Layout (Kubebuilder Go/v4)

operator/
├── PROJECT                    Kubebuilder project metadata
├── Makefile                   manifests / generate / vet / test / docker-build / deploy
├── Dockerfile                 distroless static nonroot (== app/catalog pattern)
├── go.mod / go.sum            controller-runtime v0.19 + k8s.io v0.31 (K8s v1.30+)
├── cmd/main.go                manager: controller + webhooks + leader election
├── api/
│   ├── v1alpha1/              SPOKE: types + conversion (ConvertTo/From) + deepcopy
│   └── v1beta1/               HUB (storage): types + Hub() + deepcopy
├── internal/
│   ├── controller/            reconcile loop + envtest suite
│   └── webhook/v1/            mutating + validating Pod webhooks
├── config/
│   ├── crd/                   the BookstoreTenant CRD (conversion: Webhook)
│   ├── rbac/                  least-privilege manager Role/Binding/SA
│   ├── manager/               restricted-compliant manager Deployment + ns
│   ├── webhook/               Mutating/ValidatingWebhookConfiguration + Service
│   ├── certmanager/           self-signed Issuer + serving Certificate
│   ├── apf/                   FlowSchema + PriorityLevelConfiguration
│   ├── samples/               sample CR (v1beta1 + v1alpha1)
│   └── default/               kustomize overlay tying it together (make deploy)
└── hack/boilerplate.go.txt

Build & validate (what the chapters run)

cd examples/bookstore/operator
go vet ./...                       # passes clean
docker build -t bookstore/operator:dev .   # distroless image, ~56 MB
make manifests generate            # regenerate CRD/RBAC/webhook + deepcopy
make test                          # envtest (downloads apiserver+etcd) + unit

make manifests/generate/test fetch pinned controller-gen / kustomize / setup-envtest into ./bin on demand. The committed config/** and zz_generated.deepcopy.go are the equivalent of that output, so go vet/docker build are green even without those tools installed.

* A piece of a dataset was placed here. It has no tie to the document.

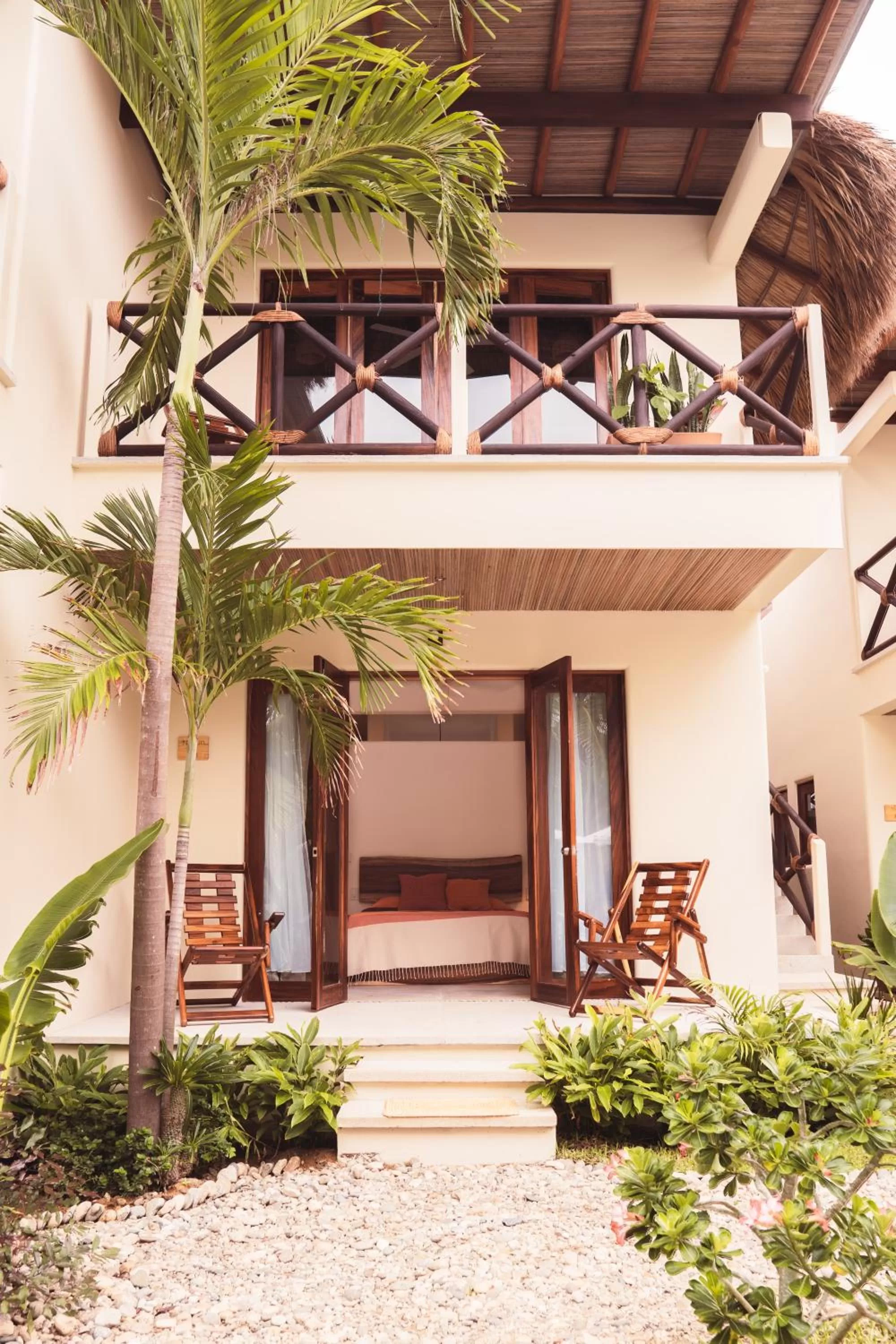 Facade/entrance in Casa Kuaa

Dry-run behavior (intrinsic — documented per file)

  • Built-in, dry-run CLEAN on any v1.30+ cluster: config/apf/* (FlowSchema/PriorityLevelConfiguration), the CustomResourceDefinition itself, the manager Namespace/Deployment/Service/RBAC, the Mutating/ValidatingWebhookConfiguration objects.
  • CRD/webhook-intrinsic (the same precedent as the guide's raw-manifests/18-/51-/70-, argocd/, operators/cnpg-, cloud/karpenter-): the sample CR prints no matches for kind "BookstoreTenant" until the CRD is installed; the webhook is "not present" until the operator Deployment + Service + cert exist; the cert-manager Issuer/Certificate print no matches until cert-manager is installed. Each file's header states this. Schema-correct throughout.

This tree is purely additive — it does not touch any other examples/bookstore/** file or any guide chapter.